# Dämpfer Slide ED 2012



## Swoopyourlife (28. Dezember 2015)

Hallo Leute,

ich bin auf der Suche nach einem Ersatz für den im Slide ED 2012 verbauten FOX RP23 Dämpfer.
Habe hier im Forum schon einiges gelesen und soweit ich das sehe passen Dämpfer mit Piggiback eigentlich nicht, außer man nimmt Veränderungen am Rahmen vor (wass ich nicht vor habe!).
Bleiben eigentlich nur Kandidaten ohne PB.
Das wären dann wohl: Rockshox Monarch o PB, Manitou Mcleod, Marzocchi 023 (gibt es den eigentlich nur auf dem Papier?), oder habe ich noch was vergessen (Fox-Kram möchte ich eigentlich nicht mehr...)?
Nun zu meinen Fragen:
Fährt jemand einen Monarch im Slide? Wenn ja, welchen Tune? Welcher passt zur Kennlinie besser DebonAir, oder HV?
Funktioniert eigentlich der Monarch o PB genauso wie der Monarch Plus? Hat der eine einstellbare Compression (heisst ja hier Gate???)?
Fährt jemand den McLeod im Slide und wie gut passt der?
Ist jemand den Marzocchi 023 schon mal gefahren? Wie ist der?

Für hilfreiche Tips wäre ich dankbar!

Gruß Swoopyourlife


----------



## malben (29. Dezember 2015)

hi, ich fuhr den normalen Monarch im SLIDE 150 von 2015. Hab jetzt den Monarch Plus (mit PB) montiert.
Es ist kein HV oder DebonAir.

Inhalt des Datensatzes →
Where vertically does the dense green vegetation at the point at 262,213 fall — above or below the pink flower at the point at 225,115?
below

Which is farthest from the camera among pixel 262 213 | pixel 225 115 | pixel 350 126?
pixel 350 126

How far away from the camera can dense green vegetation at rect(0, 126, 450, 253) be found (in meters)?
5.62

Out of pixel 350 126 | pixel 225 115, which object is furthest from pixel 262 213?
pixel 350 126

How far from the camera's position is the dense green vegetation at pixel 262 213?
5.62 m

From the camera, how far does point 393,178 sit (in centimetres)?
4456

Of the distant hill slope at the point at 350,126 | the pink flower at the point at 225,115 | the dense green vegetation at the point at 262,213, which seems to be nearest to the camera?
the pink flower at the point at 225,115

---

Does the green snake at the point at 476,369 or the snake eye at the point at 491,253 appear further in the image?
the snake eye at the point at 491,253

==

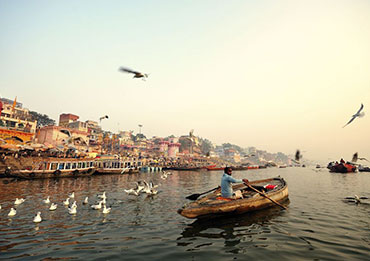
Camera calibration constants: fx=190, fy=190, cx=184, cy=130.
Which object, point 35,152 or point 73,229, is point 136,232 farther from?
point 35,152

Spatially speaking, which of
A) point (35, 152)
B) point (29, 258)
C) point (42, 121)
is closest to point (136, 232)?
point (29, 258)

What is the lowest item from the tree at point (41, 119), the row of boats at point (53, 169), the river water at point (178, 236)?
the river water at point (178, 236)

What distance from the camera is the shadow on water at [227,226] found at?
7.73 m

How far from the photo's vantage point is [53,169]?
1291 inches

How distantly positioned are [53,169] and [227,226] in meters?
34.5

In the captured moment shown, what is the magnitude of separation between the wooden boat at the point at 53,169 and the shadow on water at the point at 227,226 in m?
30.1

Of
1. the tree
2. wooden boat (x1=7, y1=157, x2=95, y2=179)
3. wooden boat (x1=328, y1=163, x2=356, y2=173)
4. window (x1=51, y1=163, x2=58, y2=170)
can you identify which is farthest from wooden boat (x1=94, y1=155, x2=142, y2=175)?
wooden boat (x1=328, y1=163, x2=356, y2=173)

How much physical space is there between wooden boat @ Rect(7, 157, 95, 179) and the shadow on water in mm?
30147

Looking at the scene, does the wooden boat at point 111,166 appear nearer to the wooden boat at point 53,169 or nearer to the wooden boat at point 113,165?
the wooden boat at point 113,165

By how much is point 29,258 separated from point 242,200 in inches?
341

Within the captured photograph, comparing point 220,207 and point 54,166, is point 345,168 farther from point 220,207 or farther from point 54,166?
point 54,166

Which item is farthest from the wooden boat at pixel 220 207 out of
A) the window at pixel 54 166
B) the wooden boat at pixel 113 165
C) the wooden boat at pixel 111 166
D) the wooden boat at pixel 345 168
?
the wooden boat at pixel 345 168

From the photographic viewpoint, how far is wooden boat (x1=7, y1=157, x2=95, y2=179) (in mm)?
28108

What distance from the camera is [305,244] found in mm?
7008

Aufgaben →
1. Geben Sie den Abschnitt der Quelle wörtlich wieder: Beginnen Sie bei den Worten „# Dämpfer Slide“ und hören Sie nach „FOX RP23 Dämpfer.“ auf.
2. Welcher Dämpfer ist laut der Quelle im Slide ED 2012 verbaut?

Schriftliche Antworten →
1.
# Dämpfer Slide ED 2012



## Swoopyourlife (28. Dezember 2015)

Hallo Leute,

ich bin auf der Suche nach einem Ersatz für den im Slide ED 2012 verbauten FOX RP23 Dämpfer.

2. Ein FOX RP23.